Changed to only run reshard hook if all gradients computed (#1166)

* Changed to only run reshard hook if all gradients computed * Fix decreasing it/s with multi-grad hook
facebookresearch · May 15, 2024 · e43a22f · e43a22f
1 parent 9d0e41e
commit e43a22f
Showing 1 changed file with 73 additions and 3 deletions.
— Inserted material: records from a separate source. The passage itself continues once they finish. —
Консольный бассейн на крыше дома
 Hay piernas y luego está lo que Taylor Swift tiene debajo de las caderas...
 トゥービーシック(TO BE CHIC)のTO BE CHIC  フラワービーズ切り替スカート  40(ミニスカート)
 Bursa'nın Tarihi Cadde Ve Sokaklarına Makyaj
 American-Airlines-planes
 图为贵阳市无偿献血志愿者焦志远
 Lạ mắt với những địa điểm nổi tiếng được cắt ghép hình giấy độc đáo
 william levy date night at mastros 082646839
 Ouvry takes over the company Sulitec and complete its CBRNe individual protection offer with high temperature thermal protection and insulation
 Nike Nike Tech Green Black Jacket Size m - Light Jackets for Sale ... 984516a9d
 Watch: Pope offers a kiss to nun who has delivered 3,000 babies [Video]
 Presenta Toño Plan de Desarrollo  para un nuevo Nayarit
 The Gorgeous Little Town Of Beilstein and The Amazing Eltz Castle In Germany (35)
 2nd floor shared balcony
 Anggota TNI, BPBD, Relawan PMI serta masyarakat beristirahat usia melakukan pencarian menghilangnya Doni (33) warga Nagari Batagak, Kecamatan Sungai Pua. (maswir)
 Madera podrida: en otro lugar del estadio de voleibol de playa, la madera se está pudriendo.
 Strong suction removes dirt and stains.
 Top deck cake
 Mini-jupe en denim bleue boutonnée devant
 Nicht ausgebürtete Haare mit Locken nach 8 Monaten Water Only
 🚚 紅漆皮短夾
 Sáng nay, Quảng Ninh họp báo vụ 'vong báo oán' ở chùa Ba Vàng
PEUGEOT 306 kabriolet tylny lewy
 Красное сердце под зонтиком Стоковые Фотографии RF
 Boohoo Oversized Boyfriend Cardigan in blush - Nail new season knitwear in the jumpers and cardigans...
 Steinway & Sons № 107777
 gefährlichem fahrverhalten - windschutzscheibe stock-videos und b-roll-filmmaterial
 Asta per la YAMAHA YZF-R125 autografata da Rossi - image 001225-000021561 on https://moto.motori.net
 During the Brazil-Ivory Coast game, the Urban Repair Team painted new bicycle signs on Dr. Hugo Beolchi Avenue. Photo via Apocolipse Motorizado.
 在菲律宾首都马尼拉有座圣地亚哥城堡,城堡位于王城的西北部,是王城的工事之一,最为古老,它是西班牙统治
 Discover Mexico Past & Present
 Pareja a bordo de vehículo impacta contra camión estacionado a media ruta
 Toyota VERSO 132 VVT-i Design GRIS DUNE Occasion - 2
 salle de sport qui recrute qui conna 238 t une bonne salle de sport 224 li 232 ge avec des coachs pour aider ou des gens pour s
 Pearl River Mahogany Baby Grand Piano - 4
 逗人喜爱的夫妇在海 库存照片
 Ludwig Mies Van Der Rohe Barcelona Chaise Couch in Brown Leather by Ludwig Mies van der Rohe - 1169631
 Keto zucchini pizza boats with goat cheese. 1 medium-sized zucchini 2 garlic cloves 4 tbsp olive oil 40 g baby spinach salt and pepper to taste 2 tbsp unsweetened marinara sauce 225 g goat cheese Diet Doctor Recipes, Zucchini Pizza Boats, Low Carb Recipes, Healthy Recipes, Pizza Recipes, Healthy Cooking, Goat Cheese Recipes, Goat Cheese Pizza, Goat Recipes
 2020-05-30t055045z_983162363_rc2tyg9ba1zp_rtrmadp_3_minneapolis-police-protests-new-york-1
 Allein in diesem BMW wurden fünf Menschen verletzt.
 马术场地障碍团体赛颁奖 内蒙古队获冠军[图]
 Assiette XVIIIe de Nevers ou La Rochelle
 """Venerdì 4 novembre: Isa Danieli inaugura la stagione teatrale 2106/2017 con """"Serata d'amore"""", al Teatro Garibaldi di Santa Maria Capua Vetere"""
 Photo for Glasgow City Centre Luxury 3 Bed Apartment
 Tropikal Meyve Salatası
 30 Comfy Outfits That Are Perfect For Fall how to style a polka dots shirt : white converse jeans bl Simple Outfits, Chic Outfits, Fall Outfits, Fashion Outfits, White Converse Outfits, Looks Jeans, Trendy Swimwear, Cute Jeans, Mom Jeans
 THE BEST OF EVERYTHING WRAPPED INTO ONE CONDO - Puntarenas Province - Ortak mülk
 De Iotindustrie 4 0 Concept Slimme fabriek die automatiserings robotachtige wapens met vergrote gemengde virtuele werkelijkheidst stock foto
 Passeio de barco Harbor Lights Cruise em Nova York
diff --git a/fairscale/nn/data_parallel/fully_sharded_data_parallel.py b/fairscale/nn/data_parallel/fully_sharded_data_parallel.py
@@ -28,6 +28,7 @@
     Mapping,
     NamedTuple,
     Optional,
+    Sequence,
     Set,
     Tuple,
     Union,
@@ -42,6 +43,7 @@
 import torch.nn as nn
 import torch.nn.functional as F
 from torch.nn.parameter import Parameter
+from torch.utils.hooks import RemovableHandle
 
 from fairscale.nn.misc import FlattenParamsWrapper
 from fairscale.nn.wrap import auto_wrap, config_auto_wrap_policy, enable_wrap
@@ -1678,12 +1680,9 @@ def _register_post_backward_hooks(self) -> None:
     def _register_post_backward_reshard_hooks(
         self, args: Tuple[Any, ...], kwargs: Dict[str, Any]
     ) -> None:
-        if not hasattr(torch.autograd.graph, "register_multi_grad_hook"):
-            return  # unsupported
         if not torch.is_grad_enabled():
             return
         from torch.utils._pytree import tree_flatten
-        from torch.autograd.graph import register_multi_grad_hook
         # Construct `inp_tensors` lazily to avoid CPU overhead in typical case
         # where each parameter requires gradient
         inp_tensors: Optional[List[torch.Tensor]] = None
@@ -2867,3 +2866,74 @@ def auto_wrap_bn(
         enable_wrap(config_auto_wrap_policy, wrapper_cls=FullyShardedDataParallel) if wrap_it else contextlib.suppress()
     ):
         return auto_wrap(module)
+
+
+class Handle(RemovableHandle):
+    handles: Tuple[RemovableHandle, ...]
+
+    def __init__(self, handles: Tuple[RemovableHandle, ...]):
+        self.handles = handles
+
+    def remove(self):
+        for handle in self.handles:
+            handle.remove()
+
+    def __getstate__(self):
+        return self.handles
+
+    def __setstate__(self, state):
+        self.handles = state
+
+
+def register_multi_grad_hook(
+    tensors: Sequence[torch.Tensor],
+    fn: Callable[[Sequence[Optional[torch.Tensor]]], None]
+):
+    count: Dict[int, int] = dict()
+    nb_calls = None
+    buffer: Dict[int, List[Optional[torch.Tensor]]] = dict()
+
+    grad_fns = list(map(_get_grad_fn_or_grad_acc, tensors))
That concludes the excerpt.